STAR: STreaming ARchive formats#
Stricter, verifiable, deterministic, highly compressible alternatives to CAR files for atproto repositories.
| CAR | STAR-lite | STAR-L0 | STAR-L1 | |
|---|---|---|---|---|
| verifiable | ✅ | ✅ | ✅ | ✅ |
| existing tools | ✅ | ❌ | ❌ | ❌ |
| archive size | worst | best | good | near-best |
| streamable | ❌^1 | ✅^2 | ✅ best | ✅ |
| bounded memory | ❌^1 | ✅^2 | ✅ best | ✅ |
| speed | worst^1 | good/best^3 | best | better |
| complexity | ✅ best | ✅ best | ok | tricky |
| strict | ❌ | ✅ | ✅ | ✅ |
| deterministic | ❌ | ✅ | ✅ | ✅ |
| slices, sparse | ✅ | ❌^4 | ✅ | ✅ |
| subtree | ❌ | ✅ | ✅ | ✅ |
Read more:
-
CAR: best interoperability
A standardized content-addressed block format
-
STAR-lite: best compression
A flat key-record encoding with no MST
-
STAR-L0/L1: best for streaming verification
A strictly-ordered block format with implicit CIDs and MST recovery at lower layers
Notes:
-
See this issue on the ietf atproto repo draft: it's not possible in general to correctly treat a CAR repo as stream-ordered without knowing (out of band) that it was encoded that way, so parsers must buffer the entire repository.
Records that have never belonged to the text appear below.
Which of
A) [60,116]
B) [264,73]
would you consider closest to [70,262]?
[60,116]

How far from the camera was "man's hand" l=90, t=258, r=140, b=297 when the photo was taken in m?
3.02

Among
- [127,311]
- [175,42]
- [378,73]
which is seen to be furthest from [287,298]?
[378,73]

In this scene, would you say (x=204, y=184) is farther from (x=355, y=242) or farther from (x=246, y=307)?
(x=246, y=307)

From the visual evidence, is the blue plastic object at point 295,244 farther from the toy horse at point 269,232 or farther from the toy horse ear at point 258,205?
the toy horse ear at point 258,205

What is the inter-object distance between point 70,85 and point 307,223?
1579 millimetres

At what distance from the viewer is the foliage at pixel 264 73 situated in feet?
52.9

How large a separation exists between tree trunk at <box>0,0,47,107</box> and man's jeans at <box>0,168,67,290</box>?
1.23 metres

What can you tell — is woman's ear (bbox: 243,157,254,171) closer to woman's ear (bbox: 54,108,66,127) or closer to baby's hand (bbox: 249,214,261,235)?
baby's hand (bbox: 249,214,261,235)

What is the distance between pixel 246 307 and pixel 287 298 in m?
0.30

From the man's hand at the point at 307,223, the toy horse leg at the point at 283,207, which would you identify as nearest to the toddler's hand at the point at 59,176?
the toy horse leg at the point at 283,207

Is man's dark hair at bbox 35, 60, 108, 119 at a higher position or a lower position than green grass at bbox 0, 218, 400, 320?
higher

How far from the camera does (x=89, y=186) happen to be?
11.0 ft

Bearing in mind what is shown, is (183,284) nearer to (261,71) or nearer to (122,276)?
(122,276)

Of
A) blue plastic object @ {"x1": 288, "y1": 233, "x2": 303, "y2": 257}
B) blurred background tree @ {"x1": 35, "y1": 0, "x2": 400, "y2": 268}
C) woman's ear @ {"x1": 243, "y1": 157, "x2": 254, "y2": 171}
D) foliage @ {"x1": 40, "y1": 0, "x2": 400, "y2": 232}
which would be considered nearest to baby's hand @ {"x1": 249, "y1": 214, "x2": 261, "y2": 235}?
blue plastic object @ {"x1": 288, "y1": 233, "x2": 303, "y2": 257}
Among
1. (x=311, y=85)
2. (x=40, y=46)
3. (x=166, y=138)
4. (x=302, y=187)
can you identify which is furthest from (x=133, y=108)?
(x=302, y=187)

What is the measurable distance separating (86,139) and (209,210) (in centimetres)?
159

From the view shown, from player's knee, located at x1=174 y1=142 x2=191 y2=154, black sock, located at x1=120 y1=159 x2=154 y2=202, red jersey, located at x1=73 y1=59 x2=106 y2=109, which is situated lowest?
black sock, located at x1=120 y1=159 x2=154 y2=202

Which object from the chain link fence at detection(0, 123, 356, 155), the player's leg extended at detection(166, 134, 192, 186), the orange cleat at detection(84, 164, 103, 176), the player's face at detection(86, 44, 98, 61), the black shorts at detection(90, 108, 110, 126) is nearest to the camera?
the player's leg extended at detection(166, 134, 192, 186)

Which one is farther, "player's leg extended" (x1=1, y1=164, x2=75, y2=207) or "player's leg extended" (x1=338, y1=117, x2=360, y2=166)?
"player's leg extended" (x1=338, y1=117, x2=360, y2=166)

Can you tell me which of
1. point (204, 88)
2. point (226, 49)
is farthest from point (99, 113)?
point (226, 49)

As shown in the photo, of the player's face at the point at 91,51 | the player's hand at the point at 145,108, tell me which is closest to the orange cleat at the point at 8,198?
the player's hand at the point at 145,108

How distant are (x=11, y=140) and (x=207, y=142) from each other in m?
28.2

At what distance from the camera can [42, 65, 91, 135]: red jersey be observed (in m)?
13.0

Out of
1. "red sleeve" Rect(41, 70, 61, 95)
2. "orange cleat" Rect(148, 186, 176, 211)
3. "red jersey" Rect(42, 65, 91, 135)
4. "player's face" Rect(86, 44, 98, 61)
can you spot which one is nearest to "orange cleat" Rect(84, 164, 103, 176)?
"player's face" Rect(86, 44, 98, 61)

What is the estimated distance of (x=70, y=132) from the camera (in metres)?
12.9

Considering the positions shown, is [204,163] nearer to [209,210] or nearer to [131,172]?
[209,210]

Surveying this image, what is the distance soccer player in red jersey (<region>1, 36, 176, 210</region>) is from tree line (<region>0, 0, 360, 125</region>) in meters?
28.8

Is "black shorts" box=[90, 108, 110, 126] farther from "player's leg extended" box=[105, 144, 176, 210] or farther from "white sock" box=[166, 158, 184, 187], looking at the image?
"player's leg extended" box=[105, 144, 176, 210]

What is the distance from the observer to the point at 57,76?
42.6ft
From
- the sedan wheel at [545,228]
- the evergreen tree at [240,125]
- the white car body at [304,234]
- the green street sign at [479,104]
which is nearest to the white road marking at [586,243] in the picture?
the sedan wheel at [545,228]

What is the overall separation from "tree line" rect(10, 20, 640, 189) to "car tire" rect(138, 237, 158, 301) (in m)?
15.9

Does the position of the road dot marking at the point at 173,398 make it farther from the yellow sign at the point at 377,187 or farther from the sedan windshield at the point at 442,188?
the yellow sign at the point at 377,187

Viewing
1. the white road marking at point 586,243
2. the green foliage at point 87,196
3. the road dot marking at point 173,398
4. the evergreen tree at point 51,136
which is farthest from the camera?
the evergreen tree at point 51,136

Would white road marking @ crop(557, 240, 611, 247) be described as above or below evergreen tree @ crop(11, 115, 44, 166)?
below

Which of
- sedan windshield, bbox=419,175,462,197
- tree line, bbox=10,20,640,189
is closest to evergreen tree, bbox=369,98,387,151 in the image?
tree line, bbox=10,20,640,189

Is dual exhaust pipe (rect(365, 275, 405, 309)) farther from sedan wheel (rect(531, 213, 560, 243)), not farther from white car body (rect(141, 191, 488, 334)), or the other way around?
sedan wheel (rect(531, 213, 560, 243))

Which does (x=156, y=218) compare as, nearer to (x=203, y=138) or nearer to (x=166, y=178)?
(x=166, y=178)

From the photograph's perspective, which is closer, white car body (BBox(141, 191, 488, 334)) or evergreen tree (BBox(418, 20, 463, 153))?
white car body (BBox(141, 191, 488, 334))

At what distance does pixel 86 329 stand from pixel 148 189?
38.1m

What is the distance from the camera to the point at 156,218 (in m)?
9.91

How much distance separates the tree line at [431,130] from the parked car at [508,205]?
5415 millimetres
Disk spilling can bound memory usage, like repo-stream does, but requires many random i/o reads. Stream-ordered CARs are competitive with STAR variants on some axes, but given the unresolved issues, are not considered in this comparison.
-
STAR-lite streaming verification or conversion-to-CAR requires disk spilling to acheive bounded memory, but the i/o is optimized for a small number of one-time in-order reads from disk.
-
STAR-lite values can be emitted immediately and trivially from its encoded form with zero buffering required. However, MST recovery (or pre-verification) requires either two passes or disk spilling -- but it's still more efficient than CAR.
-
STAR-lite could support MST slices and probably sparse MSTs, but this is not specified yet. MST slices in particular would be valuable.